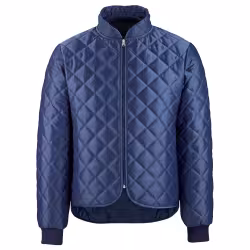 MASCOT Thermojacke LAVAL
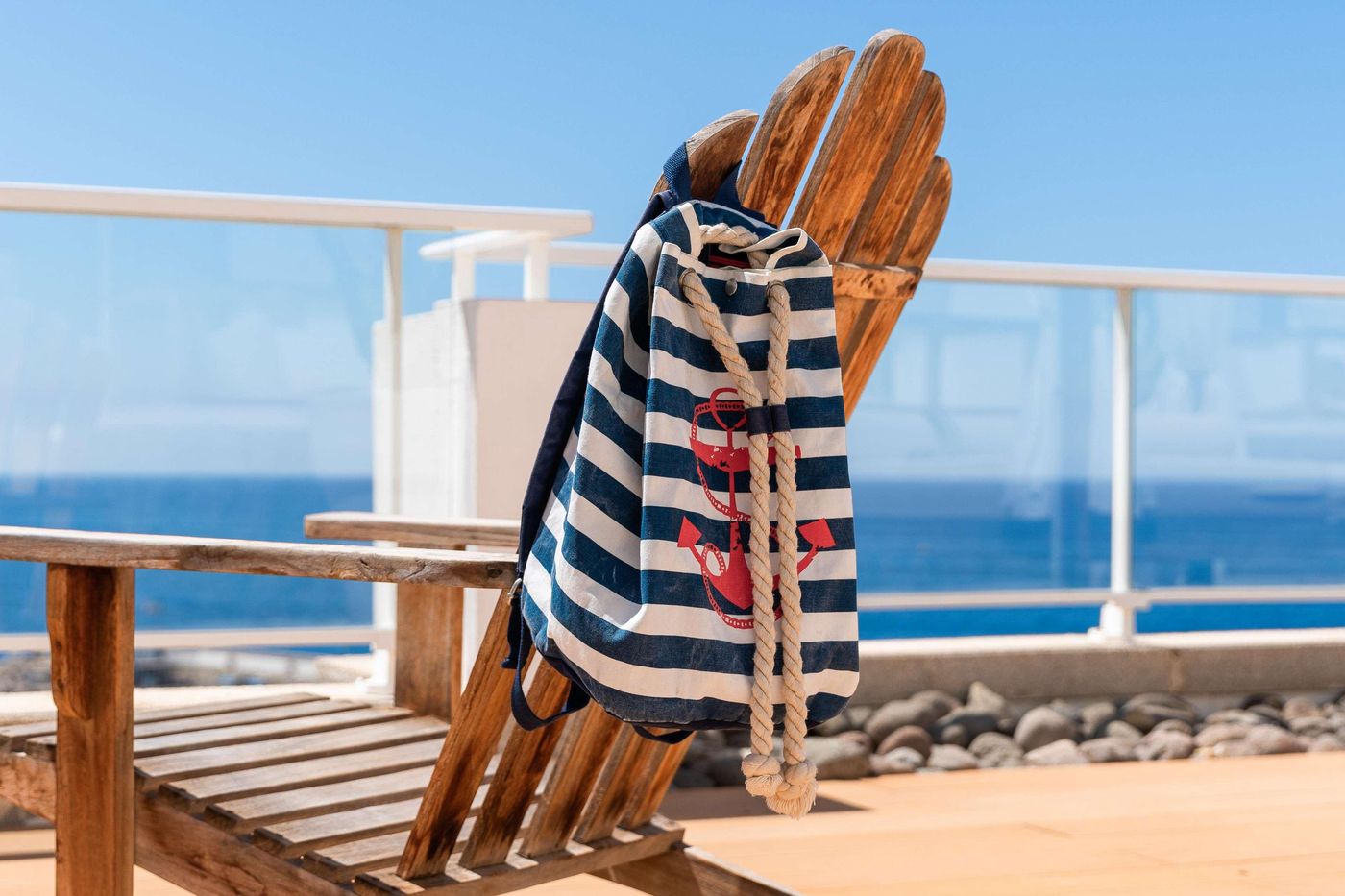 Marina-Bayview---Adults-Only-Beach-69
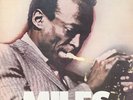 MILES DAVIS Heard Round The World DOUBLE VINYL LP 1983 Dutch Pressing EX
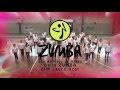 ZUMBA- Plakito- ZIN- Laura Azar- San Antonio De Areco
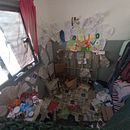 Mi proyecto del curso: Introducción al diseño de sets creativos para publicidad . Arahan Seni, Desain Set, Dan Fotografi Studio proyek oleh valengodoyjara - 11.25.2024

========

Could you render the captions of the entries above as a numbered list, leaving out blank lines and the pictures themselves?

OUTPUT OF THE EXERCISE:
1.  MASCOT Thermojacke LAVAL
2.  Marina-Bayview---Adults-Only-Beach-69
3.  MILES DAVIS Heard Round The World DOUBLE VINYL LP 1983 Dutch Pressing EX
4.  ZUMBA- Plakito- ZIN- Laura Azar- San Antonio De Areco
5.  Mi proyecto del curso: Introducción al diseño de sets creativos para publicidad . Arahan Seni, Desain Set, Dan Fotografi Studio proyek oleh valengodoyjara - 11.25.2024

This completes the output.